Nouveaux algorithmes et voies tumorales
Dans le cas du cancer de l’estomac métastasé, la chimiothérapie prolonge la survie et améliore le contrôle des symptômes, a rapporté le professeur Florian Lordick, directeur du centre universitaire de cancérologie de Leipzig. La combinaison d’un dérivé du platine et d’une fluoropyrimidine s’est révélée supérieure à la monothérapie. Le cisplatine peut être remplacé par l’oxaliplatine, moins toxique, et la capécitabine orale peut être utilisée à la place du 5-FU intraveineux. Dans certains pays, on utilise une triple combinaison avec du docétaxel ou de l’épirubicine – mais elle est associée à une toxicité accrue et n’est pas recommandée, dit-il.

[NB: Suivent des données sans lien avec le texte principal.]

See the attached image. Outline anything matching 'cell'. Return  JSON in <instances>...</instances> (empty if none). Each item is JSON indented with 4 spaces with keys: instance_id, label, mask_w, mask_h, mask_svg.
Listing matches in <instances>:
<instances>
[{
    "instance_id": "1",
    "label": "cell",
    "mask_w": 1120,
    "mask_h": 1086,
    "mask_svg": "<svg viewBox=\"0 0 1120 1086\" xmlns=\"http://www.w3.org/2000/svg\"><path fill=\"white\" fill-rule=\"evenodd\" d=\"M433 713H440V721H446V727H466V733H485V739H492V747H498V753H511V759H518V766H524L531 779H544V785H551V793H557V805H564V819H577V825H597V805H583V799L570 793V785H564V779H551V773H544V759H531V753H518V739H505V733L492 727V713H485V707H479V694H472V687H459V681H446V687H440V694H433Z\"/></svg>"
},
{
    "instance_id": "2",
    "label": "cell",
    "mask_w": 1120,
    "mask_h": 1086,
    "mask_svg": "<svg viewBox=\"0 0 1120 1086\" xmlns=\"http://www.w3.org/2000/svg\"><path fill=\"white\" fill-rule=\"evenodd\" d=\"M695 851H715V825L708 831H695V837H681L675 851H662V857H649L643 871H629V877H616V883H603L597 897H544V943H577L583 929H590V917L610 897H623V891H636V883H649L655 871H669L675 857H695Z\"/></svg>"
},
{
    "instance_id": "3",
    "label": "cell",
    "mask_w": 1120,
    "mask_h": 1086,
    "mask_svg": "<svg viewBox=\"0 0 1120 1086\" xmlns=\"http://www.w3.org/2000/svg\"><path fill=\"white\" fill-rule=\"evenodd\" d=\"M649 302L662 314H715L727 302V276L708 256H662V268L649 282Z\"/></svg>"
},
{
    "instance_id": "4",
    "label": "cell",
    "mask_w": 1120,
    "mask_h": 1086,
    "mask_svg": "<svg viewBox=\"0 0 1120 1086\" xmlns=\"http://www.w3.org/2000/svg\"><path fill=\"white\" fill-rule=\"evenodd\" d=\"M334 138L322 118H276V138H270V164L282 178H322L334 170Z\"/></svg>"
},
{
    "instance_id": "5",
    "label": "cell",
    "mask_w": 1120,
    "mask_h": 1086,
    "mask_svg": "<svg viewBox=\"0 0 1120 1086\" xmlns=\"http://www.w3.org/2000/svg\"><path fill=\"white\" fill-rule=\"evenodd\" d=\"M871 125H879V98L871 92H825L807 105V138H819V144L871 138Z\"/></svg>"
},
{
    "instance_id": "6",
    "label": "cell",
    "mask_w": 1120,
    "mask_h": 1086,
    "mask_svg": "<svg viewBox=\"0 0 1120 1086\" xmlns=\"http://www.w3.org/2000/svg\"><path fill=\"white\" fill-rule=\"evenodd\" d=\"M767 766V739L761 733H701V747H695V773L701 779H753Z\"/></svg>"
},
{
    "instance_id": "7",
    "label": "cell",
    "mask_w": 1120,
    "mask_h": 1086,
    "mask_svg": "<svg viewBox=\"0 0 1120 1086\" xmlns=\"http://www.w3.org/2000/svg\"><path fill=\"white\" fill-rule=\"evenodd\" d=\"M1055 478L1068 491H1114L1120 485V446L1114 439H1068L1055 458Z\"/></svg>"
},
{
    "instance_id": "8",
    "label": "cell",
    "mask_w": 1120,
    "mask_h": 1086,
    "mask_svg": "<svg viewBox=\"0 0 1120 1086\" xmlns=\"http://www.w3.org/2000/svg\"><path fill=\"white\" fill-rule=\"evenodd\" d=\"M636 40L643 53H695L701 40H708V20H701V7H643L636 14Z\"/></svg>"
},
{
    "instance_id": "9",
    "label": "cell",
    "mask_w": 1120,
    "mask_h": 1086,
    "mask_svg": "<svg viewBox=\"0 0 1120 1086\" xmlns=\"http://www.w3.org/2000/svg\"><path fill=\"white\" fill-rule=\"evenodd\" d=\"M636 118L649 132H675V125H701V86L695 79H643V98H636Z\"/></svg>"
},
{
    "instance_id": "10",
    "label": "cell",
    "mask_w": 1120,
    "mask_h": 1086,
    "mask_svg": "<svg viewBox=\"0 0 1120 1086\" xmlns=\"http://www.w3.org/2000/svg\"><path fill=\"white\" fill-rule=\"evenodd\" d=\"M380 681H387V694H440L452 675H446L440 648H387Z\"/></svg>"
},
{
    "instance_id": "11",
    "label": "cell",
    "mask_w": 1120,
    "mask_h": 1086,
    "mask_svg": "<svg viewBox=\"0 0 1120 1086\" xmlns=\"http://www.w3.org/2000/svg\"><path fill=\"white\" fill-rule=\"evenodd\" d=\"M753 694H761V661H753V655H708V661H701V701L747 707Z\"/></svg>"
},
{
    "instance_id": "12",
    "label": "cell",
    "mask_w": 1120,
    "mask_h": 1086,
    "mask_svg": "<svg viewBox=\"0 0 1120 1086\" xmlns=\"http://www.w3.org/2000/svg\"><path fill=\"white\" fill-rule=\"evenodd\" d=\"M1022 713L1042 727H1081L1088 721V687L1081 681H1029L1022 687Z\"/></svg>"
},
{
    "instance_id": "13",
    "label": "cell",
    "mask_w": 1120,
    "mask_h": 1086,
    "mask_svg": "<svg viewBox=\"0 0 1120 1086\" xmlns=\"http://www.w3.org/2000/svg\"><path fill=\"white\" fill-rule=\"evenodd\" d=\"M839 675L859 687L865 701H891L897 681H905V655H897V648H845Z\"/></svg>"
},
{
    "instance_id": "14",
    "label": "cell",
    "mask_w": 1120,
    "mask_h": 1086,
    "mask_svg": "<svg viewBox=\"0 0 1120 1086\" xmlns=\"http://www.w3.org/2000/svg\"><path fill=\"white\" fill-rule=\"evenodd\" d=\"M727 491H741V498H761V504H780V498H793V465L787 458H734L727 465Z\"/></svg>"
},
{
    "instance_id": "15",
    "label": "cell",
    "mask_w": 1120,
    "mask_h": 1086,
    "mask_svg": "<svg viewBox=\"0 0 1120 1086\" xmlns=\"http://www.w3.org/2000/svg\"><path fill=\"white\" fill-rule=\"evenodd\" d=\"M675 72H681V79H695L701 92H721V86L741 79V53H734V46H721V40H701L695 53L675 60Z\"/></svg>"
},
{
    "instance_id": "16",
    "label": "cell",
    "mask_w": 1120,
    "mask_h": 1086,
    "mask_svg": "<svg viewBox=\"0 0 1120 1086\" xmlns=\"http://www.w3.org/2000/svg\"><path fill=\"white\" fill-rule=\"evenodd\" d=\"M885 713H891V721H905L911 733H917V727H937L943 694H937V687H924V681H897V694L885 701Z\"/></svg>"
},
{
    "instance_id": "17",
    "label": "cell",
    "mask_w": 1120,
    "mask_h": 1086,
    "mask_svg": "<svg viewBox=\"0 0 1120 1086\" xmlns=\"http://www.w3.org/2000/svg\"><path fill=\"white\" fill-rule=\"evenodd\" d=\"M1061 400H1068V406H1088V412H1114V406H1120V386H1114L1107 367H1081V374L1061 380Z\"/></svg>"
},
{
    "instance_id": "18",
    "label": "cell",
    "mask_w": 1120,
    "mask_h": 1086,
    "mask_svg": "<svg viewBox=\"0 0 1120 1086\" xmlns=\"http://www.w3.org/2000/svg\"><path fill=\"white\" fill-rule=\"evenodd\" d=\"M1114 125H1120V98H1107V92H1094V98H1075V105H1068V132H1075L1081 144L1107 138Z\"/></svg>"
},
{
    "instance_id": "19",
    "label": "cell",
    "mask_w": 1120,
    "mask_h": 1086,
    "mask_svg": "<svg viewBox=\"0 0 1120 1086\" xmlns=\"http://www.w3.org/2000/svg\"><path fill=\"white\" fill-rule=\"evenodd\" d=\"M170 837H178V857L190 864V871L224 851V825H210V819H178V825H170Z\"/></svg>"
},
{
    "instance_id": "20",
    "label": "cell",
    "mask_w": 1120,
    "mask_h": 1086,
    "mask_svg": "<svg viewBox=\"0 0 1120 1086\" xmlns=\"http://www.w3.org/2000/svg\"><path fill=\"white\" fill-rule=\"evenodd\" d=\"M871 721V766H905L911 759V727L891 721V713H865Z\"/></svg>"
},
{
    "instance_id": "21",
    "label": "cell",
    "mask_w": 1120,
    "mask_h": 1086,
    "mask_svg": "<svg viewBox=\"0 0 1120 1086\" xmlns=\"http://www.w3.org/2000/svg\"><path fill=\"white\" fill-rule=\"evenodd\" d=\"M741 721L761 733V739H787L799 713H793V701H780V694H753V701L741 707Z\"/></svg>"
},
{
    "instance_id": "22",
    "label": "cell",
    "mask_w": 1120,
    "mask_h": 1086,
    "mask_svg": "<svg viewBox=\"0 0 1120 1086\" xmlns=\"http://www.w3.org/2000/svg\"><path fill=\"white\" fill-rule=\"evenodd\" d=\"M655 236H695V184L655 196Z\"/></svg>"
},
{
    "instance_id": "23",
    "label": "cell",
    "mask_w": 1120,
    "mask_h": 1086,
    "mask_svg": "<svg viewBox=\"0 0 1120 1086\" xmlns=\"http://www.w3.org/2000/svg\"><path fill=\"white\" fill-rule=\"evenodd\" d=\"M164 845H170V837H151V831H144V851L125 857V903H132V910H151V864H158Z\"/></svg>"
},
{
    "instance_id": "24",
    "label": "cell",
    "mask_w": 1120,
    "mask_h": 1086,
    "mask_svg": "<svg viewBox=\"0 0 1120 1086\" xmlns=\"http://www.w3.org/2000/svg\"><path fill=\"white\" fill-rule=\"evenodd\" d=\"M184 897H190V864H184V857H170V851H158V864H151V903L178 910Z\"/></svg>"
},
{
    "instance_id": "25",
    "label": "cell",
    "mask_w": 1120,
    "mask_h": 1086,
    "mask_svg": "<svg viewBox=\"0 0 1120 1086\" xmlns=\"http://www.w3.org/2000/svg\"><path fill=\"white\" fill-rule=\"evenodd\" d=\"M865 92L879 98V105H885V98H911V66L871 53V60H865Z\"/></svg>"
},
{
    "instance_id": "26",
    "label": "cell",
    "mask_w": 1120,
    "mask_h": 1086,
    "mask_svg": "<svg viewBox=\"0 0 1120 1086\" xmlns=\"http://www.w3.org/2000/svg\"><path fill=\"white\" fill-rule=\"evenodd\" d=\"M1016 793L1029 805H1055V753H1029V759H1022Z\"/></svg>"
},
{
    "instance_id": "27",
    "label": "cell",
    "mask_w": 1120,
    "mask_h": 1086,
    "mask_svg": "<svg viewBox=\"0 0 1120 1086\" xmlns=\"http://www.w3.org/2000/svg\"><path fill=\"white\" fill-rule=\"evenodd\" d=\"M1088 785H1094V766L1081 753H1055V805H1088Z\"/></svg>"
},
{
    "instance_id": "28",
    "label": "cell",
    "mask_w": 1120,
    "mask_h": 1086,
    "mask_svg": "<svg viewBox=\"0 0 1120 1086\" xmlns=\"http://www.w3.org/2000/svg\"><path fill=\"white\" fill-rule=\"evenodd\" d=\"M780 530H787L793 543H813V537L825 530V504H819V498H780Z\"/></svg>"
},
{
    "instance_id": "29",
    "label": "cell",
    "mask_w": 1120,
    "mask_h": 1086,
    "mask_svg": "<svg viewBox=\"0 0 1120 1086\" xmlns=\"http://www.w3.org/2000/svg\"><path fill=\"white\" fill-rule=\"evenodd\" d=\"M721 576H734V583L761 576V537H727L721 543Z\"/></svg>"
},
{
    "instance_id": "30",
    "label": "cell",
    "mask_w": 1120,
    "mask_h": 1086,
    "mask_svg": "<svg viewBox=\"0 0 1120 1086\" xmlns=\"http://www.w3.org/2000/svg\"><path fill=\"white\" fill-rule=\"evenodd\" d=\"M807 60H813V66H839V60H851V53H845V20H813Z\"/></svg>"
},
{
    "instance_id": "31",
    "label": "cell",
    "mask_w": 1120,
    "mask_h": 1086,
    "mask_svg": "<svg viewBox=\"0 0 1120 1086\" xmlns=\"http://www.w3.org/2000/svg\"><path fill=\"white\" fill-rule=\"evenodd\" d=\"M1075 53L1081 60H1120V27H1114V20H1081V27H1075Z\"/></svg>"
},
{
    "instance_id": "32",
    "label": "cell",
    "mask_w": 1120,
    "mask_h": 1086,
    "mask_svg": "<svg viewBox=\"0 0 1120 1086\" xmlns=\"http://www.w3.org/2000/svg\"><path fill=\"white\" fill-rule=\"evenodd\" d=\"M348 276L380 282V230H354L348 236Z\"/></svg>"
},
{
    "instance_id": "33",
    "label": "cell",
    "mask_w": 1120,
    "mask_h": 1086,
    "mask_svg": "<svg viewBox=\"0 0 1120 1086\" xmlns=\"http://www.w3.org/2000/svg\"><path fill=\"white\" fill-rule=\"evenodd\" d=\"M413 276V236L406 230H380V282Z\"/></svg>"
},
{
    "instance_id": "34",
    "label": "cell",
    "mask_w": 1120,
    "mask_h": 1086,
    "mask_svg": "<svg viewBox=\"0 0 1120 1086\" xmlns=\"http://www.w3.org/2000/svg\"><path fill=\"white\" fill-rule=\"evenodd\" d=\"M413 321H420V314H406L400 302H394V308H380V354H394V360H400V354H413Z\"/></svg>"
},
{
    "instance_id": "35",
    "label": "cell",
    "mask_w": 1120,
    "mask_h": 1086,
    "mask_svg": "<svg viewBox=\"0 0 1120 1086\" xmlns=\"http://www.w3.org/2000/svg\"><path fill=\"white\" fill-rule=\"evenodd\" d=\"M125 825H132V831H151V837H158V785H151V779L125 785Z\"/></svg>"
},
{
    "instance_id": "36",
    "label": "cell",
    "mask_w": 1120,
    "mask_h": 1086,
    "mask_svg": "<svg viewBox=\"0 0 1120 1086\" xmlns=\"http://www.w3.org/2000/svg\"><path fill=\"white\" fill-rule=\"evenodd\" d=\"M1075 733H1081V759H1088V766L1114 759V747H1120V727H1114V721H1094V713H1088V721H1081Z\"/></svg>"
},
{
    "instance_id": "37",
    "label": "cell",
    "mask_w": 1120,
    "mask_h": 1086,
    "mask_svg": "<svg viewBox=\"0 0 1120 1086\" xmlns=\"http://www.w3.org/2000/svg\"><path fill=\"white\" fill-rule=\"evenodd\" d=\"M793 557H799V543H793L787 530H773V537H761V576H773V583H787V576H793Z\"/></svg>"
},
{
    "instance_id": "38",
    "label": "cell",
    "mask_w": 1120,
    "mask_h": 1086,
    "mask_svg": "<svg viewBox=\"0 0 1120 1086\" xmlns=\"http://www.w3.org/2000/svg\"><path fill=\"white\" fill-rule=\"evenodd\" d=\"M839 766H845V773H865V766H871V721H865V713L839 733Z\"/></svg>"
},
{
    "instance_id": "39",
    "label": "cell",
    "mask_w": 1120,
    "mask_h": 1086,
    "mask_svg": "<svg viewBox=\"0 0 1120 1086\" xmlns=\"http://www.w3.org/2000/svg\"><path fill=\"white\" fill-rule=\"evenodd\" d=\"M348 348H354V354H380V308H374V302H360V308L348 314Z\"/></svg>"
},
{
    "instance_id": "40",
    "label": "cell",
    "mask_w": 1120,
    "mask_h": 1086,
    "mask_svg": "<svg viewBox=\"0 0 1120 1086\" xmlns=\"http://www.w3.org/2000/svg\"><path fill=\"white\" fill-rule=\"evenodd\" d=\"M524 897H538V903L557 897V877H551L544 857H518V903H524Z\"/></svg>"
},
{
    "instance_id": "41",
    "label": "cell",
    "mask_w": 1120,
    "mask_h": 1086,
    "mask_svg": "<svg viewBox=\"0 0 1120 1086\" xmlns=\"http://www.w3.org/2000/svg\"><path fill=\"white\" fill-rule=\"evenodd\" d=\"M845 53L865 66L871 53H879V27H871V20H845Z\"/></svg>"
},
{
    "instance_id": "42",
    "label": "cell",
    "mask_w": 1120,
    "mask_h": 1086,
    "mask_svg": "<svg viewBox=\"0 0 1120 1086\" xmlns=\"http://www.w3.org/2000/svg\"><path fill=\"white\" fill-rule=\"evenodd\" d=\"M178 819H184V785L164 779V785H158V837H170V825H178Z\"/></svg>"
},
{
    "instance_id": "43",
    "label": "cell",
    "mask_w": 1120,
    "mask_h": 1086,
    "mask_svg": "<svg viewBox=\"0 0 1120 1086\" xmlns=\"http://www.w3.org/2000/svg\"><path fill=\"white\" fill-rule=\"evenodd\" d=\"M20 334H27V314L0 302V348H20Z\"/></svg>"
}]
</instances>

Ces dernières années, la perspective moléculaire a été ajoutée au traitement du carcinome gastrique : Au lieu de traiter les carcinomes uniquement en fonction de la localisation de la tumeur, les connaissances en biologie moléculaire sur certaines voies tumorales aident à la décision thérapeutique. Dans environ 15 à 20% des cas, une surexpression de HER2 peut être détectée dans le carcinome gastrique, comme dans le carcinome mammaire. Dans une étude portant sur 594 patients atteints de cancer gastrique HER2-positif et dont la maladie était déjà métastasée, l’anticorps monoclonal trastuzumab, associé au cisplatine et à une fluoropyrimidine, a permis de prolonger la survie de 11 à 16 mois [3].
Stabilisation de la tumeur comme objectif du traitement de deuxième ligne
Lordick a qualifié de progrès pour la qualité de vie des patients atteints de cancer gastrique métastasé l’anticorps monoclonal ramucirumab, qui cible le récepteur 2 du facteur de croissance endothélial vasculaire (VEGFR2). L’inhibiteur de l’angiogenèse est le premier anticorps monoclonal destiné au traitement des patients atteints de cancer gastrique avancé. Cette substance peut être utilisée en monothérapie chez les patients dont la tumeur a progressé après un traitement de première ligne. Dans ce groupe de patients (n=355), le traitement par ramucirumab avait prolongé la survie globale médiane de 3,8 à 5,2 mois par rapport aux “meilleurs soins de support” [4]. Aucune nouvelle toxicité ou effet indésirable n’est apparu.
Source : Formation continue sur le carcinome gastrique, réunion annuelle des sociétés allemande, autrichienne et suisse d’hématologie et d’oncologie médicale (DGHO), 12 octobre 2014, Hambourg (D)
Littérature :
- The Cancer Genome Atlas Research Network : caractérisation moléculaire complète de l’adénocarcinome gastrique. Nature 2014 Sept ; 513 : 202-209.
- Cunningham D, Allum WH, Stenning SP, et al : Chimiothérapie périopératoire versus chirurgie seule pour un cancer gastro-oesophagien résécable. N Engl J Med 2006 ; 355(1) : 11-20.
- Bang YJ, et al. : Trastuzumab en association avec la chimiothérapie versus chimiothérapie seule pour le traitement du cancer de la jonction gastrique ou gastro-œsophagienne avancé (ToGA) HER2-positif : un essai contrôlé randomisé de phase 3, en ouvert. Lancet 2010 ; 376(9742) : 687-697.
- Fuchs CS, et al : Ramucirumab monotherapy for previously treated advanced gastric or gastro-oesophageal junction adenocarcinoma (REGARD) : an international, randomised, multicentre, placebo-controlled, phase 3 trial. Lancet 2014 ; 383(9911) : 31-39.